→ Exercise goal
Produce an exact copy of the data below.

Saved data entries:

Content starts

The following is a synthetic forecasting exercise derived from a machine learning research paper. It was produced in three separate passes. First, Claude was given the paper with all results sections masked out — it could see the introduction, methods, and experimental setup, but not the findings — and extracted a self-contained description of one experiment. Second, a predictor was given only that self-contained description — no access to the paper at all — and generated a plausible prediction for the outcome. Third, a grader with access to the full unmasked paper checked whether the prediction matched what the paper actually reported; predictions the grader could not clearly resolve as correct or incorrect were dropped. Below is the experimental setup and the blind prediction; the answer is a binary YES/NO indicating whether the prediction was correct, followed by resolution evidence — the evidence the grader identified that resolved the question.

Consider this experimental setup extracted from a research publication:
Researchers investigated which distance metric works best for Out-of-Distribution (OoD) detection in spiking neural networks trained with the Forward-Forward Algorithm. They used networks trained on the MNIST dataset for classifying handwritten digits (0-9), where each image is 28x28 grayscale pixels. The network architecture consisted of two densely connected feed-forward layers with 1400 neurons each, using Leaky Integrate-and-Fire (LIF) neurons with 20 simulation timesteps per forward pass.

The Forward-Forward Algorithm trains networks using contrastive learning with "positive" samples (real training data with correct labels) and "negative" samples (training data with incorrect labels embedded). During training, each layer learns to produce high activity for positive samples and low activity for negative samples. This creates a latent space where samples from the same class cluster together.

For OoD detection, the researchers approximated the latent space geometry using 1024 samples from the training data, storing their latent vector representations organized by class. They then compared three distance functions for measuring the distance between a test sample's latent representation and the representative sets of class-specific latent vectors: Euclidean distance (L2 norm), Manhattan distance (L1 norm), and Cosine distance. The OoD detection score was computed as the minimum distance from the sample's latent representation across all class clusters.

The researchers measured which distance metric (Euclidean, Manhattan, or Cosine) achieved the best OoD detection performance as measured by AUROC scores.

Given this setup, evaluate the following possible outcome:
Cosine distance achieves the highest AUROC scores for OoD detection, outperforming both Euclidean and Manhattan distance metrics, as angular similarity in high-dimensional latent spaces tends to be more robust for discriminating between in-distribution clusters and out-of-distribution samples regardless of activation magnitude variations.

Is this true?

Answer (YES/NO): NO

Content ends

→ Exercise result
The following is a synthetic forecasting exercise derived from a machine learning research paper. It was produced in three separate passes. First, Claude was given the paper with all results sections masked out — it could see the introduction, methods, and experimental setup, but not the findings — and extracted a self-contained description of one experiment. Second, a predictor was given only that self-contained description — no access to the paper at all — and generated a plausible prediction for the outcome. Third, a grader with access to the full unmasked paper checked whether the prediction matched what the paper actually reported; predictions the grader could not clearly resolve as correct or incorrect were dropped. Below is the experimental setup and the blind prediction; the answer is a binary YES/NO indicating whether the prediction was correct, followed by resolution evidence — the evidence the grader identified that resolved the question.

Consider this experimental setup extracted from a research publication:
Researchers investigated which distance metric works best for Out-of-Distribution (OoD) detection in spiking neural networks trained with the Forward-Forward Algorithm. They used networks trained on the MNIST dataset for classifying handwritten digits (0-9), where each image is 28x28 grayscale pixels. The network architecture consisted of two densely connected feed-forward layers with 1400 neurons each, using Leaky Integrate-and-Fire (LIF) neurons with 20 simulation timesteps per forward pass.

The Forward-Forward Algorithm trains networks using contrastive learning with "positive" samples (real training data with correct labels) and "negative" samples (training data with incorrect labels embedded). During training, each layer learns to produce high activity for positive samples and low activity for negative samples. This creates a latent space where samples from the same class cluster together.

For OoD detection, the researchers approximated the latent space geometry using 1024 samples from the training data, storing their latent vector representations organized by class. They then compared three distance functions for measuring the distance between a test sample's latent representation and the representative sets of class-specific latent vectors: Euclidean distance (L2 norm), Manhattan distance (L1 norm), and Cosine distance. The OoD detection score was computed as the minimum distance from the sample's latent representation across all class clusters.

The researchers measured which distance metric (Euclidean, Manhattan, or Cosine) achieved the best OoD detection performance as measured by AUROC scores.

Given this setup, evaluate the following possible outcome:
Cosine distance achieves the highest AUROC scores for OoD detection, outperforming both Euclidean and Manhattan distance metrics, as angular similarity in high-dimensional latent spaces tends to be more robust for discriminating between in-distribution clusters and out-of-distribution samples regardless of activation magnitude variations.

Is this true?

Answer (YES/NO): NO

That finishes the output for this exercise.